アルケミストの恋愛事情

ねんねこ

09.シノと魔石粉

 気を取り直して。ヤスリで魔石を粉状にしている間に考えた、魔力発散を防ぐ方法についてだ。出来れば、外へと出て行く魔力を押さえ込みつつ、リサイクル出来る設計にしたいと考える。

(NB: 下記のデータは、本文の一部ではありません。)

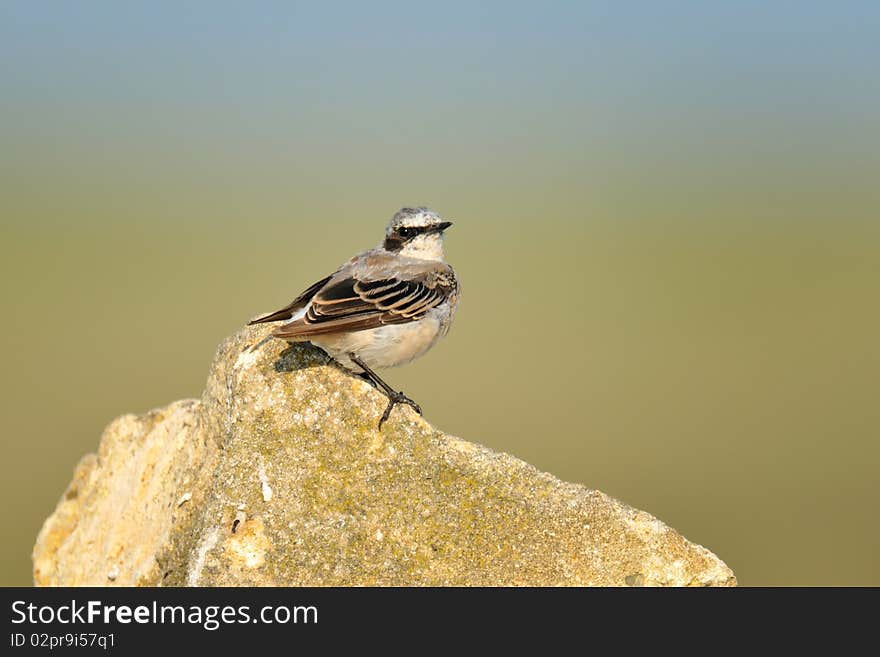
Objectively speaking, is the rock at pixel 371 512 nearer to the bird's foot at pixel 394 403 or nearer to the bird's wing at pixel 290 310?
the bird's foot at pixel 394 403

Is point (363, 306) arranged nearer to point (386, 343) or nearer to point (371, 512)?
point (386, 343)

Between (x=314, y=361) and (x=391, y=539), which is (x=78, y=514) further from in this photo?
(x=391, y=539)

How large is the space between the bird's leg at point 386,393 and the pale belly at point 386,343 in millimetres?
42

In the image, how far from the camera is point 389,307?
9359 millimetres

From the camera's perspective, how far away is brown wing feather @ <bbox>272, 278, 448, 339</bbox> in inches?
342

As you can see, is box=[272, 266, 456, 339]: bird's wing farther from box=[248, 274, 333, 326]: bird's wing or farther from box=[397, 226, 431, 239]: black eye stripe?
box=[397, 226, 431, 239]: black eye stripe

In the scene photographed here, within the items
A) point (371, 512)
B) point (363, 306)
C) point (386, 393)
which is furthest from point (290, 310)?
point (371, 512)

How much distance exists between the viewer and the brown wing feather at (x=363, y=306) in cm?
870

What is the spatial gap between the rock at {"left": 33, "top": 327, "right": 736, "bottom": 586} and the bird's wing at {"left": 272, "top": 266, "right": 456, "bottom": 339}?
0.38 meters

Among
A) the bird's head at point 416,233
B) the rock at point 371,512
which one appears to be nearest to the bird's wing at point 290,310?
the rock at point 371,512

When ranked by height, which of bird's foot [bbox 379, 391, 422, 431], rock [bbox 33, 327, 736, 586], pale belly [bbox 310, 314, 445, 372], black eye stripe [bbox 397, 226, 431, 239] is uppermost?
black eye stripe [bbox 397, 226, 431, 239]

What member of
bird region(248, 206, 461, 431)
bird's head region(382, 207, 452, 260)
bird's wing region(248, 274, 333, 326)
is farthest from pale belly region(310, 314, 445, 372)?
bird's head region(382, 207, 452, 260)

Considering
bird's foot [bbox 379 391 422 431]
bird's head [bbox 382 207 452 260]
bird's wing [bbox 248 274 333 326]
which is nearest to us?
bird's foot [bbox 379 391 422 431]

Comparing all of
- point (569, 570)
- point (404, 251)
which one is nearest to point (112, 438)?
point (404, 251)
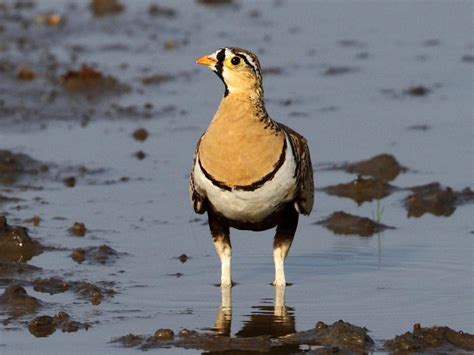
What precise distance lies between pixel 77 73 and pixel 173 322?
8478 mm


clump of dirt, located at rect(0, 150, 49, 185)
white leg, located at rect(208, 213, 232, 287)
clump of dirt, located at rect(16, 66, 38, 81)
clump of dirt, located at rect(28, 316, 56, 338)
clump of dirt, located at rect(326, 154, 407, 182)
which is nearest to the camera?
clump of dirt, located at rect(28, 316, 56, 338)

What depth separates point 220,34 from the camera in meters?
20.4

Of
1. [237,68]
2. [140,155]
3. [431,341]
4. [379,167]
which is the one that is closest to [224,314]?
[431,341]

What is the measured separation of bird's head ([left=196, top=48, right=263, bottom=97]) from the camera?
9.68m

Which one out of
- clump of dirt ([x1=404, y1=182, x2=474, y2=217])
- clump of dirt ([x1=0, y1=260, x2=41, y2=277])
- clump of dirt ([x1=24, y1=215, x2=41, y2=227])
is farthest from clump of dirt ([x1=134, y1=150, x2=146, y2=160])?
clump of dirt ([x1=0, y1=260, x2=41, y2=277])

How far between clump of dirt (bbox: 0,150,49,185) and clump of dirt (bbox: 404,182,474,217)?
3.29 metres

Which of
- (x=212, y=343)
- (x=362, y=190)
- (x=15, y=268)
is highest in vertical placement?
(x=362, y=190)

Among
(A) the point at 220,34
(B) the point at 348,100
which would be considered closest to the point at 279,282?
(B) the point at 348,100

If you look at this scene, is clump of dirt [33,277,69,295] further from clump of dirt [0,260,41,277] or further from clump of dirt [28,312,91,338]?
clump of dirt [28,312,91,338]

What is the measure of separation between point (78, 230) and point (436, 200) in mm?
2972

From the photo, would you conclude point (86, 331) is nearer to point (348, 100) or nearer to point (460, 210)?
point (460, 210)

 以前、雪猿を討伐した際に手に入れた雪玉、その外郭はその役割を担うに打って付けではないだろうか。
 まずは医療用の極小針で中の雪――というか、液体を取り除く。そして空いた外郭に、魔石の液体を詰める。密閉率が高いこの素材であれば、魔石の多大な魔力を無駄にすること無くリサイクルしながら扱う事が出来るのではないだろうか。


 俄然やる気が出て来た。
 鼻歌さえ唄いながら、メイヴィスは作業に取りかかる。基本的に時計を見ないタイプなので、気がついた時には時間がかなり進んで日付が変わっている事もザラなのだが、学習しないのでその事実はすっかりと忘却していた。


 ***


「――ウワッ! 7時だ……!!」


 研究に没頭し、イメージが形になってきた所で休憩を取ろうと時計を見たところ、午後7時だった。午前7時の可能性があり得なくも無いところが涙を誘う。慌ててロビーへ上がろうと工房を出ると、丁度やって来たらしいシノと衝突しそうになった。


「シノさん!」
「おう、メヴィ。お前がなかなか戻って来ないってアロイスの奴が首傾げてたよ」
「えっ、ホントですか!?」
「まあ、私の用はそんな事じゃなくてさ。どう? 素材になりそうなもの、見つかった?」
「ああそれなら! 何と魔石の粉を作ってみました!」
「へぇ。魔石の粉、魔石粉ってところか。本当なら是非とも見てみたいけれど、ちなみにどうやって作った訳?」
「ごめんなさい、機密事項だから詳しくは教えられないけど、かなり錬金術よりの手法だから、鍛冶とは相性が悪いかもしれないですね」
「オーケー、私達には作れないって事ね。幾らで買おうか?」
「や、お裾分け。大した量じゃないから、足りなかったら言って欲しいです」


 密封した袋をシノに持たせる。彼女は興味深そうにそれを眺めた後、魔石粉の袋をポケットにねじ込んだ。


「どのくらいで完成しそうですか?」
「そうさな……。上手く構想が固まれば3日? まあ、急ぎじゃないんだろ」
「あっはい。アロイスさんの怪我が治る事が優先なので、完治するまで戻る予定はありません」
「はいはい。で、メヴィ。お前は自分の杖を造るって言ってなかったっけ?」
「今ちょっと最終調整に入っていまして。2日は放置しなきゃ駄目なんですよね」


 ふうん、とおざなりな返事をしたシノはニッと嗤った。何かを企んでいる笑みだ。


「とにかく、上でアロイスが待ってたから。じゃ」
「はーい、お疲れでーす」


 手を振ってシノと別れる。
 ――とにかく、来週からの私は役立たずを脱却だ!


 なお、あまりにも上へ戻らなかったせいで行方不明扱いされ、大捜索が行われていた。おかしいな、一歩も工房から出ていないというのに。